The names of the scribes who on this occasion charged Jesus with blasphemy are not mentioned in the Gospels. But the Midrasch to Eccles. vii. 26, has probably preserved them. The bad woman of whom Ecclesiastes speaks is interpreted by the old synagogue commentary to represent false doctrine (minuth), and taken in this sense, the Midrasch observes in reference to the words, "whoso pleaseth God shall escape from her," that Chananja benIttai and Rabbi Joshua are examples of it, and that the words, "but the sinner shall be taken by her," refer to the men of Capernaum.

"The men of Capernaum ?" — but by far not all. Much was yet wanting before the whole population of that city which Jesus honored as the central point of his Galilean activity would allow itself to be caught in the net of the gospel of the coming kingdom. Only too many were yet too closely wedded to their old habits and too much occupied with the ordinary affairs of life to be inspired with any interest in the works of Jesus or with any desire to hear his doctrines. They took more pleasure in lounging about on the public highway and talking about the news of the day with passing travellers. For hours they would sit and gaze lisdessly on the sea, observing the departing and arriving boats with their crews and lading, or squander their time in the tavern over their measure of wine, discussing the merits of the last year's vintage of Lebanon or Moab, and the policy of the measures of Herod Antipas or of Herod Philip. They were content to let Jesus pass as the miraculous healer of the sick, but regarded themselves happy in not requiring his services. They shook their heads and thought the condition of things was not exactly right. But with those who had that morning crowded around Jesus, the prospect was better. We may assume that though all may not have been impelled by the sincere desire of receiving spiritual benefit, yet that they felt themselves drawn to Jesus by an interest that lay beyond that which was merely earthly.
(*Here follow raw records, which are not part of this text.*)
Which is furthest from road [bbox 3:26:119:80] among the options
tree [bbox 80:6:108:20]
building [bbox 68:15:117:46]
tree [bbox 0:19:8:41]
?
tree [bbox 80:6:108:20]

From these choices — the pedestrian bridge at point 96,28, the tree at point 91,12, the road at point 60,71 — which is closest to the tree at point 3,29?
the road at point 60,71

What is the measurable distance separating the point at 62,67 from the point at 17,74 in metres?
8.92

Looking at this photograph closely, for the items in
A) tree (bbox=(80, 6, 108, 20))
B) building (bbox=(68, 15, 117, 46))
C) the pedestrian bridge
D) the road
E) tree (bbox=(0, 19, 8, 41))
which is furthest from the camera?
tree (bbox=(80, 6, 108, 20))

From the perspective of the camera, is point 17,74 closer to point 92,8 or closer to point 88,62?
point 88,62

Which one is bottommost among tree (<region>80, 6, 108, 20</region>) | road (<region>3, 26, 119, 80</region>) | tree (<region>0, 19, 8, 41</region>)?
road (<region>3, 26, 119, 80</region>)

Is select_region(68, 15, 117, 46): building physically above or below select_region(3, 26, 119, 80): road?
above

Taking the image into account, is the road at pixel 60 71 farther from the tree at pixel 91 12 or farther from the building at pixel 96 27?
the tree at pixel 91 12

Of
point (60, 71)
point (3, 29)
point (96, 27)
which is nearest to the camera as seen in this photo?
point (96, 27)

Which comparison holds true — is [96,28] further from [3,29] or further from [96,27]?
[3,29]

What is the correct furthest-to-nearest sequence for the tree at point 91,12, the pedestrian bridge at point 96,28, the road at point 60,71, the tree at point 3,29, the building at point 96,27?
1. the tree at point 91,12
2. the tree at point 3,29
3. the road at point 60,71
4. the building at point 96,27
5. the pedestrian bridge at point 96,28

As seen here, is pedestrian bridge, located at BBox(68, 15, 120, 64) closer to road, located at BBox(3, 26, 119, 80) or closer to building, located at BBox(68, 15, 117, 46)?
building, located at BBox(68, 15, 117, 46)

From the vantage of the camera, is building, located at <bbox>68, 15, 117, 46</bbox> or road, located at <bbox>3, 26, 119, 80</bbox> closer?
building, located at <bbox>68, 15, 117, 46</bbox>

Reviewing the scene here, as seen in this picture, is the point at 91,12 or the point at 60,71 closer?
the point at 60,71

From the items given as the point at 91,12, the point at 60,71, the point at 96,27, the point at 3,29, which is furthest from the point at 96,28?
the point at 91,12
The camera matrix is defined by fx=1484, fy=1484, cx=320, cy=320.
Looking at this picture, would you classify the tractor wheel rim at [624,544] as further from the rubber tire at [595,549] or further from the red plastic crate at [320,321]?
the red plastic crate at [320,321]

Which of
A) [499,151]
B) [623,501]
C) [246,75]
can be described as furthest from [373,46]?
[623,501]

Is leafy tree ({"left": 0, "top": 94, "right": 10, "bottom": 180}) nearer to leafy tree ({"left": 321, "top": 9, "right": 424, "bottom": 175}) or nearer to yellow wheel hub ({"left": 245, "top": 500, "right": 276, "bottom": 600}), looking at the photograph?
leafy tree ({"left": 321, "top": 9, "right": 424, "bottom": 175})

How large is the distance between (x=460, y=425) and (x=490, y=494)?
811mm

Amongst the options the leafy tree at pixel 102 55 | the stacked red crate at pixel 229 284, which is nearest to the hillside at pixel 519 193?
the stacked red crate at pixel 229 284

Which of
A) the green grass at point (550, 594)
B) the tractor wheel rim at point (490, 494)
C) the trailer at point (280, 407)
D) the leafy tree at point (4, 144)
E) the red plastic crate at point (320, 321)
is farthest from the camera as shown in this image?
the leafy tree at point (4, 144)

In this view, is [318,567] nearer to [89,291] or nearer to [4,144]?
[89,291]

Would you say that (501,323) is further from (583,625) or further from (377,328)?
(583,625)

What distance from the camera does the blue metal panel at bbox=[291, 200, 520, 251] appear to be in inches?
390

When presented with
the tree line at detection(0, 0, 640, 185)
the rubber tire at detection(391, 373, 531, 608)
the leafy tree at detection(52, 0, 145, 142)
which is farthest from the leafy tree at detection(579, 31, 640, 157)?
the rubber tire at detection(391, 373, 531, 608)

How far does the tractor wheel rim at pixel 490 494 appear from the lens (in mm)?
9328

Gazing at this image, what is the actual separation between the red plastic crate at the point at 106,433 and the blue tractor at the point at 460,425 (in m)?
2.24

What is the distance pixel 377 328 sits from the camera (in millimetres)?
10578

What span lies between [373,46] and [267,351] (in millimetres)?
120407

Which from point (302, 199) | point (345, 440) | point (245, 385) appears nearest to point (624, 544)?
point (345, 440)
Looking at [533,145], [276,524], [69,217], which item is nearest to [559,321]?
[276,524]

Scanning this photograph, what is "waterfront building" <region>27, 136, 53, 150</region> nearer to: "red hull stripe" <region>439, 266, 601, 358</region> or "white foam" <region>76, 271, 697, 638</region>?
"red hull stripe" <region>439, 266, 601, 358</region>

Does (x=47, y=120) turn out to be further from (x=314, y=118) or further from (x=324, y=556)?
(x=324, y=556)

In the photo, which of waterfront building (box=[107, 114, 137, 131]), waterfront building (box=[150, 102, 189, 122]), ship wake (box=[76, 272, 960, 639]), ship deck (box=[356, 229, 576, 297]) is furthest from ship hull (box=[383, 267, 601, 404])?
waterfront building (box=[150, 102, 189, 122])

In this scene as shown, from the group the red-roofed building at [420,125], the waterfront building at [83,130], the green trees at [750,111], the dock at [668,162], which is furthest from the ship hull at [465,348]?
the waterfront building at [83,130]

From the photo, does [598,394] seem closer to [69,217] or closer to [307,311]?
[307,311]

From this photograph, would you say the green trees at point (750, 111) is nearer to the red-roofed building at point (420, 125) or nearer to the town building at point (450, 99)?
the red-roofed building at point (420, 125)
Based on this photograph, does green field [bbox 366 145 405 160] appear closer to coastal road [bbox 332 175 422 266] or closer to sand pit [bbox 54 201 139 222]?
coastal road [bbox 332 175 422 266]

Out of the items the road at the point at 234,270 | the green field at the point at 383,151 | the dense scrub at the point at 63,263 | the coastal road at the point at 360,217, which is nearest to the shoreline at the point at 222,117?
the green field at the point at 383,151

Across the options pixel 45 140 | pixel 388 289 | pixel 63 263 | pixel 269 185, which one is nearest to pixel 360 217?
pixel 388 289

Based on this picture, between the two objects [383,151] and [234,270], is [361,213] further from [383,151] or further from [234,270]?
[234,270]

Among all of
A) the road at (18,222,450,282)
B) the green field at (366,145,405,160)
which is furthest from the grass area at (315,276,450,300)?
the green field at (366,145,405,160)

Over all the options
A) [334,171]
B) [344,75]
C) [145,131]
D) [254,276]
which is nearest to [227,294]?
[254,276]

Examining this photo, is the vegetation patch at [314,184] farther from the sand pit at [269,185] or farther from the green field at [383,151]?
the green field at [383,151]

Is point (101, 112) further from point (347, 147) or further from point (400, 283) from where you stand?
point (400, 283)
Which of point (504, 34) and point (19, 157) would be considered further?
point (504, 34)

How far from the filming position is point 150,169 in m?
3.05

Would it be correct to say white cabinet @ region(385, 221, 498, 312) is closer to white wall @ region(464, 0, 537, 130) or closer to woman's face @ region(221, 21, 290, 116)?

When they had accompanied the healed man until his exit with looks of profound astonishment, and after having manifested their emotions in these

enthusiastic exclamations, they turned round towards Jesus, but he had vanished from his position at the basin. He took advantage of this moment of confusion, that was occasioned by the miracle, to slip through the multitude, and to hasten up one of the back stairs. When he had ascended, he fell on his knees. The approbation which he had heard expressed for a moment disconcerted him, and the incident with the scribes was the melancholy premonition of a bloody end. He composed his mind by prayer until the crowd had dispersed. It was only when perfect silence was restored below that his own spirit became more calm. Then he rose, and going through the upper passage, he entered the family-room where the countenances of the two women, the mother and daughter, when they saw him, were lit up with joy. They were reading the Psalms of the day. "Read on," said he, "and read louder, that I also may hear!" Some time after, the four men who had carried the paralytic came and brought as a testimony of their gratitude a large and splendid garland. "Take it," said they to Peter's wife, "and adorn the chamber of our master and helper." But she assured them that he refuses all presents, and that she was strictly forbidden to receive any intended for him. Then they plucked the garland to pieces and scattered the flowers on the ground before the house. The children of the city came and surrounded this artificial garden, and as a voice from the house was heard, "Pick them up," they bound nosegays of these anemones and mandrakes, lilies and roses, ran home to their parents, joyfully exclaiming, "See here; flowers from the Jesus House!"